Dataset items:
____

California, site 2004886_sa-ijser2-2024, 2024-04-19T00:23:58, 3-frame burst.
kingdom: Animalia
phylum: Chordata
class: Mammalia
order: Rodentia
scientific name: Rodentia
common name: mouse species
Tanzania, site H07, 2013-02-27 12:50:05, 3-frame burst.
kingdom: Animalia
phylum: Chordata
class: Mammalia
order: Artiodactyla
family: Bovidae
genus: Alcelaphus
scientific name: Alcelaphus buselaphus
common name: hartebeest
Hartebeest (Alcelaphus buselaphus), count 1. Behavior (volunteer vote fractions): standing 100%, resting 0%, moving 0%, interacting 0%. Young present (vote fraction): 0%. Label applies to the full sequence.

____

[Exercise description] Only the lines from the one bearing "scientific name: Rodentia" through the end of the entries above belong in the answer, each one exactly as given.

[Answer space]
scientific name: Rodentia
common name: mouse species
Tanzania, site H07, 2013-02-27 12:50:05, 3-frame burst.
kingdom: Animalia
phylum: Chordata
class: Mammalia
order: Artiodactyla
family: Bovidae
genus: Alcelaphus
scientific name: Alcelaphus buselaphus
common name: hartebeest
Hartebeest (Alcelaphus buselaphus), count 1. Behavior (volunteer vote fractions): standing 100%, resting 0%, moving 0%, interacting 0%. Young present (vote fraction): 0%. Label applies to the full sequence.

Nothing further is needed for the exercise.